In the future, you won’t need to answer questions about your mother’s maiden name or the name of your first pet or primary school to verify who you are. Instead, you will need to snap a photo of yourself with a smartphone, and you will be approved. But, of course, the future is already here, and Veriff, the Tallinn-based global identity verification service firm, offers a biometrics service. Veriff predicts this service, and others like it, to soon replace the old ways of authentication.
“The future of internet safety will require replacing knowledge-based authentication and passwords with biometrics,” says Kalev Rundu, a senior product manager at Veriff. “As these innovations advance, more organisations will be able to treat people’s identity as a password.”
The result is a more difficult barrier for an intelligent and determined bad actor to bypass.
A diverse customer portfolio
Veriff was founded in 2015 by Kaarel Kotkas, then a 21-year-old entrepreneur who wanted to make online identity verification more secure than physical, face-to-face verification. Its solution relies on AI-based facial recognition to confirm a person’s identity by comparing a selfie to an uploaded identity document, such as a passport photo. Seven years later, the company has achieved plenty, enabling e-residents to open Estonian bank accounts without physically visiting the country while helping banks in the Baltics to verify that borrowers are who they claim to be.
According to Rundu, Veriff today has a diverse customer portfolio and services players from the fintech, crypto, mobility, and metaverse business sectors to enable them to build more trust with their users.
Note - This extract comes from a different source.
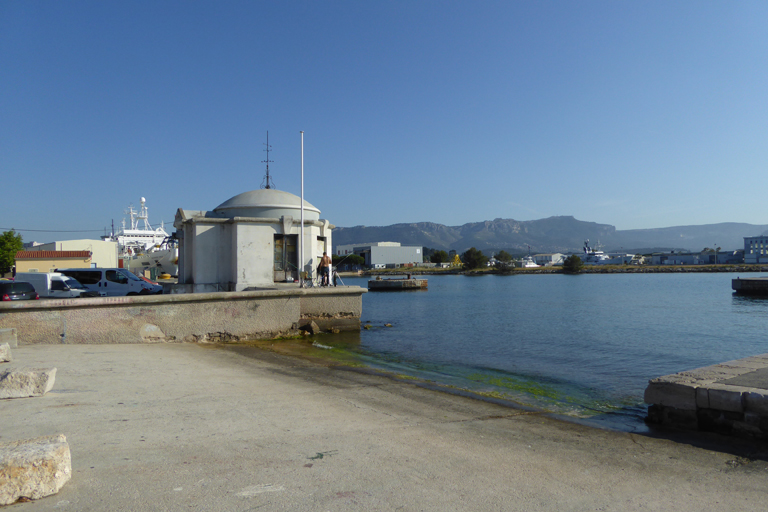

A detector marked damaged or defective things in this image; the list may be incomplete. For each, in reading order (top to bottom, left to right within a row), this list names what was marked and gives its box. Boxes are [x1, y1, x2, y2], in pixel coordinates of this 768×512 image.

Its clients include Blockchain.com, Wise, Bolt, Starship, Trustpilot, Visa, and AWS.
Besides fintech, other sectors could benefit from Veriff’s technology, such as healthcare and education. “In the long run, Veriff’s mission is to create a single global identity so people would have equal access to services regardless of where they come from,” he says.
A variety of use cases
After a Veriff user goes through the identity verification process for the first time and the company confirms their identity, they can use biometrics to access different services, according to Rundu. For example, using the firm’s technology, they are just one selfie away from making a high-value business transaction or accessing a room with a passcode.
Some use cases for Veriff’s service include authorising high-risk transactions; checking in for flights; unlocking the doors of rental cars, hotel rooms, and home-sharing services; age verification; resetting one’s password; verifying one’s identity for taking online tests and classes; and the continuous authentication of drivers of ride-sharing and delivery services.
‘The next generation’s standard
Users are increasingly adopting the solution in lieu of conventional authentication technologies.
“People today are much more willing to use biometrics for authentication, but they are only ready to do it if they receive a real value in return and maintain control over how and where their data is used,” comments Rundu. “The next generation’s standard will be digital identities that allow individuals to authenticate themselves on their mobile device using their biometrics.”
Biometrics are not limited to selfies, of course. Other kinds of characteristics can be read to verify one’s identity, and the biometrics toolbox includes fingerprints, iris recognition, vein recognition, and voice recognition, to name a few. Behavioural characteristics can also be measured, such as typing patterns and walking and finger movements, Rundu says.
Veriff mainly works with facial biometrics, which Rundu says is more secure than fingerprints and more convenient than retina scans. “Also, obtaining those is more complex,” he says of both approaches.
But even the newest technologies are still subject to attempted fraud, Rundu acknowledges, and cyber fraud is getting more sophisticated. Biometrics can therefore be a privacy-enhancing tool that, when combined with other privacy and cybersecurity measures, can help mitigate deepfakes.
“Just comparing biometrics similarity is obviously not enough,” says Rundu. “We also need to make sure the person in the photo is real.”
One way to do so is to employ a liveness detection technique to ensure the person in the photo is not fake. The method relies on machine-learning models to detect different ways that are used to trick a system, such as using screens, printouts, masks, slideshows, and other approaches.
Veriff also cross-compares verification sessions based on a user’s device, network, and behaviour. “Instead of just matching two pictures, Veriff leverages device and network information, and customer behavioural information,” says Rundu.
A fact of life
According to Rundu, biometrics is increasingly becoming accepted as a fact of life and will become an integral part of our lives. As a result, businesses, organisations, and governments will be able to improve their services by using biometrics, and service quality is also expected to improve.
In addition, the field of biometrics is evolving. Rundu believes that fingerprints are already passe. While facial biometrics is the current state of the art, iris recognition is poised to become the more secure form of biometrics in the future. Voice recognition is also on the rise, and DNA and vein recognition are also on the horizon.
“There is a lot of continued innovation happening in this area,” says Rundu. “More ways to utilise your biometrics will emerge, and we will be making sure we keep leveraging the best of this innovation,” he says.
For its part, Veriff is looking into age estimation and age verification using facial biometrics analysis. Such tools could be used to create a safer internet for children by reducing risks for them to access and be exposed to content they should not be able to access, Rundu says.